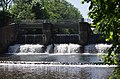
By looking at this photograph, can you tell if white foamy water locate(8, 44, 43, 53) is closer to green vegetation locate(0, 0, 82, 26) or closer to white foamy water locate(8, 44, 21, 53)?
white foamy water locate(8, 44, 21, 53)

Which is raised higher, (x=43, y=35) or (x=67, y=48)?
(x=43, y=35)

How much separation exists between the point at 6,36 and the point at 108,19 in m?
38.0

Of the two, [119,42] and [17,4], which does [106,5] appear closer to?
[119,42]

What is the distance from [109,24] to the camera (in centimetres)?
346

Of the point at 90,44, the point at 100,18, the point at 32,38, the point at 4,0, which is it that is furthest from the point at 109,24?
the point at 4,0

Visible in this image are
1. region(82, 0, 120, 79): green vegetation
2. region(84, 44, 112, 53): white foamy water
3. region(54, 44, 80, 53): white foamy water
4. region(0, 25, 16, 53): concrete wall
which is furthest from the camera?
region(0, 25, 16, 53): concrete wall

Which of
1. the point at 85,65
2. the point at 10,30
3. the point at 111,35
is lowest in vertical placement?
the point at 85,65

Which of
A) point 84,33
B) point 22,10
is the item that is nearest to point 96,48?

=====

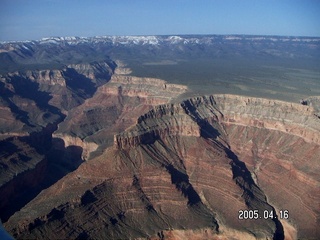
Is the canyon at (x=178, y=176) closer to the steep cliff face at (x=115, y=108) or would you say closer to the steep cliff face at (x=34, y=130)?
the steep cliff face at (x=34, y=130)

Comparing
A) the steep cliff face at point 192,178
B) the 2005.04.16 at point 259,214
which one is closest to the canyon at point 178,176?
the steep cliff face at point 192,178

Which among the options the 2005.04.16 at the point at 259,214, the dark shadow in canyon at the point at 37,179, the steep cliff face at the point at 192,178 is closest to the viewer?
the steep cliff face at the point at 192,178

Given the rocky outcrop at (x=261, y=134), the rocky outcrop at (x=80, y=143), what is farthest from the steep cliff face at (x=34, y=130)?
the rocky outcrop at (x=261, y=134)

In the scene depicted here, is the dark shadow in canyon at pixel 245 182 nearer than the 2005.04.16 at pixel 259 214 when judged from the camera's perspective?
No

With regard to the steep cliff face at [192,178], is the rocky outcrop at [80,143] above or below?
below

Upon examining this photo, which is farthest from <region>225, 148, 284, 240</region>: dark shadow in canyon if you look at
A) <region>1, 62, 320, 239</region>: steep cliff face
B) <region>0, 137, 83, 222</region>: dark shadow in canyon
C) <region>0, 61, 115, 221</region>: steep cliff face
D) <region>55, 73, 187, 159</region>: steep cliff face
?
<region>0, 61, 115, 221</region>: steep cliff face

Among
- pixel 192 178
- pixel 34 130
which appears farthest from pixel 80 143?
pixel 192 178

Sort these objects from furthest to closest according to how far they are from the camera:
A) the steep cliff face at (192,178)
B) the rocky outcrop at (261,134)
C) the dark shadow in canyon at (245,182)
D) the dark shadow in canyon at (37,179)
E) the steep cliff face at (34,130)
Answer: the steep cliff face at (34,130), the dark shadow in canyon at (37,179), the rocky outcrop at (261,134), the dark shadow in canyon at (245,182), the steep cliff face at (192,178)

=====

◆ **Problem to solve**
State how many lines of the data above contain the string "furthest", treating uppercase and lowercase as different. Reply with the number alone.

◆ **Answer for this exercise**
3